The statement of these principles was reinforced on the very same day in Lathrop v. Donohue, 367 U.S. 820, at 845-846, 81 S.Ct. 1826, 1839, 6 L.Ed.2d 1191, the Wisconsin integrated bar case, where a plurality of the Court said:
'Even if the demurrer is taken as admitting all the factual allegations of the complaint, even if these allegations are construed most expansively, and even if, like the Wisconsin Supreme Court, we take judicial notice of the political activities of the State Bar, still we think that the issue of impingement upon rights of free speech through the use of exacted dues is no more concretely presented for adjudication than it was in (Railway Employes' Dept. v.) Hanson (351 U.S. 225, 76 S.Ct. 714, 100 L.Ed. 1112). Compare International Association of Machinists v. Street, (ante), 367 U.S., (p.) 740, at pages 747-749, 81 S.Ct., (p.) 1784, at pages 1788 1790, 6 L.Ed.2d 1141. Nowhere are we clearly apprised as to the views of the appellant on any particular legislative issues on which the State Bar has taken a position, or as to the way in which and the degree to which funds compulsorily exacted from its members are used to support the organization's political activities.' See also what follows 367 U.S., at pp. 846-848, 81 S.Ct., at p. 1839, 6 L.Ed.2d 1191.
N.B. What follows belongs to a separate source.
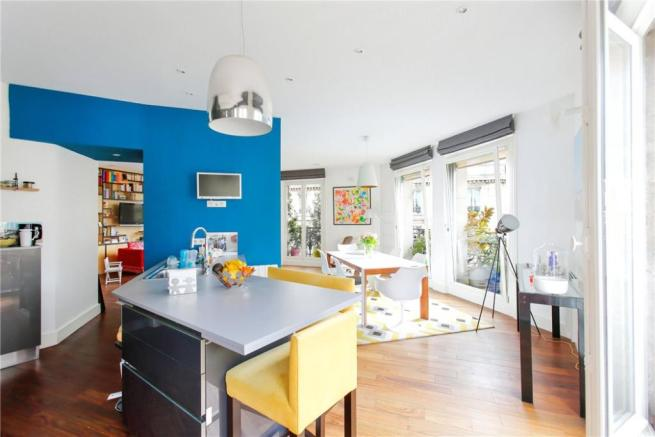 Paris Kitchen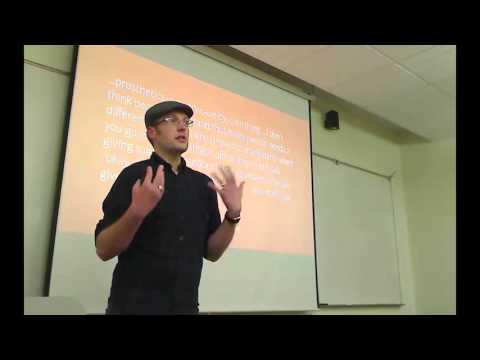 Democratizing Digital Fabrication - Dr. Daniel Ashbrook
These requirements have not been met in this case. At best all that has been alleged or proved is that the union will expend a part of each respondent's still-unpaid membership dues for so-called political or other purposes not connected with collective bargaining, and that each respondent would object to the use of any part of his dues for matters other than those relating to collective bargaining. None of the respondents who testified could specify any particular expenditure, or even class of expenditure, to which he objected.
I do not understand how, consistently with Street, the Court can now hold that 'it is enough that * * * (a union member) manifests his opposition to any political expenditures by the union' (ante, p. 118), or how it can say that in so holding 'we are not inconsistent with' what the plurality was at such pains to point out in Lathrop (albeit in a constitutional context), id., note 5. The truth of the matter is that the Court has departed from the strict substantive limitations of Street and has given them (and, as I see it, also that case's remedial limitations, compare 367 U.S., at 772-775, 778-779, 779-780, 796-797, 81 S.Ct., at 1801-1803, 1805, 1813-1814, 6 L.Ed.2d 1141, with ante, p. 122-123 and Appendix) an expansive thrust which can hardly fail to increase the volume of this sort of litigation in the future.
Believing that our decisions should have more lasting power than has been accorded Street, I must respectfully dissent. I would reverse the judgment and remand the case for dismissal of the complaint.